* ACTIONS TO TAKE *
A. In the article below about a lawsuit against a Colorado hospital, translate this sentence into Spanish: "Upon discovering the situation, the hospital notified 2,900 patients who underwent surgery between August 2015 to January 2016 while Allen was employed there."
B. Summarize the article below about a lawsuit against a Colorado hospital in two sentences.
C. Continue the article below about a lawsuit against a Colorado hospital, picking up after its final sentence.

* EXCERPT *
The man is accused of trying to switch out a syringe with opiates during surgery, and now patients are accusing the hospital of negligence.
Three former surgery patients are suing a Colorado hospital after they claimed nearly 3,000 had been exposed to a blood-borne disease that a medical technician with a drug addiction carried.
The plaintiffs in the lawsuit are claiming the Swedish Medical Center in suburban Denver was negligent in its hiring practices and supervision of a surgical technologists who had allegedly been caught switching a syringe that had an opitate called fentanyl citrate with some other substance during a surgery a couple months back, according to a Reuters report.
Rocky Allen, 28, was indicted by a federal grand jury on two felonies last month: one count of tampering with a consumer product, as well as one count of obtaining a controlled substance by decit. The complaint states that Allen carries a blood-borne pathogen.
Upon discovering the situation, the hospital notified 2,900 patients who underwent surgery between August 2015 to January 2016 while Allen was employed there.

* SOURCE DATA *
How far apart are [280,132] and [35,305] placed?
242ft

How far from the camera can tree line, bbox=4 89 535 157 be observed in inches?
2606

* TASK RESULTS *
A. Al descubrir la situación, el hospital notificó a 2.900 pacientes que se sometieron a una cirugía entre agosto de 2015 y enero de 2016 mientras Allen trabajaba allí.

B. Three former surgery patients are suing Swedish Medical Center in suburban Denver, claiming it was negligent in hiring and supervising a surgical technologist who had allegedly been caught switching a syringe of fentanyl citrate during surgery. The technologist, Rocky Allen, was indicted by a federal grand jury on two felony counts and carries a blood-borne pathogen, and the hospital notified 2,900 patients who had surgery while he worked there.

C.
The three patients who are suing are asking for compensation for emotional distress. They had undergone surgery over that time period. Each of them tested negative for any blood-borne disease, but they will need additional screens for another six months.
The lawsuit claims that Allen had been fired numerous times before over drug-related offenses, and had also been court-martialed by the Navy for stealing fentanyl while deployed in Afghanistan, and the hospital should not have had him working in surgery, according to the report.
Swedish said it had fired Allen immediately after the revelations and reported it to authorities and notified patients, arguing that other facilities he had worked at did not do this.
Allen is out on a $25,000 bond and was ordered to a halfway house while the trial is going on.